# TASKS
a – In the passage on tripod tower designs below, what age range of children could copy the tripod from the full demonstration?
b – List every finding that the passage on tripod tower designs below credits to studies of the spaghetti tower task with adults.

# ARTICLE
#####

Demonstration tower (tripod). Example of the cumulative technological design children in the demonstration conditions were presented with (h = 46 cm).

The tripod represents a superior design compared to other tower designs, as it allows for greater heights to be achieved. Evidence comes from studies using the spaghetti tower task with adults which have identified the tripod as one of the most efficient designs invented by participants7, 59. Moreover, Caldwell and colleagues7 found a positive relationship between the number of tripod design features that participants’ constructions exhibited and the height of these constructions; such a relationship was absent for a cubic design, suggesting that the tripod allows for greater heights to be achieved, and so comes closer to the notion of open-endedness. These studies also found that participants who were shown a tripod design were themselves able to build constructions that were as tall as59 or even significantly taller7 than the demonstrated tripod, whereas participants presented with a different (cubic) design were not able to go beyond the demonstrated height. Note that the fact that the tripod is superior to many other designs does not imply that participants choosing the tripod design will always make towers that are taller than other shapes.

Pilot study 2, in which we established children’s baseline performance, also included a second condition (full demonstration condition, hereafter full demo condition) in which a new group of children observed the experimenter making a tripod before they built their own construction. Results showed that children between 4 and 6 years were able to copy the tripod from this action plus endstate demonstration, and is thus the first evidence for young children’s ability to copy cumulative technological design (see Supplementary method: Pilot study 2).

#####

# INFORMATION PROVIDED

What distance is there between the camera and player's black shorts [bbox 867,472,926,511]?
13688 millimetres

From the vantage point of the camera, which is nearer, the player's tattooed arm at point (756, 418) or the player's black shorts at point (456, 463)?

#####

# RESPONSES BY TASK
a – Children between 4 and 6 years.

b –
- The tripod is one of the most efficient designs invented by participants.
- The number of tripod design features in participants' constructions was positively related to their height.
- No such relationship appeared for a cubic design.
- Participants shown a tripod built constructions as tall as or even significantly taller than the demonstrated tripod.
- Participants shown a cubic design could not build beyond the demonstrated height.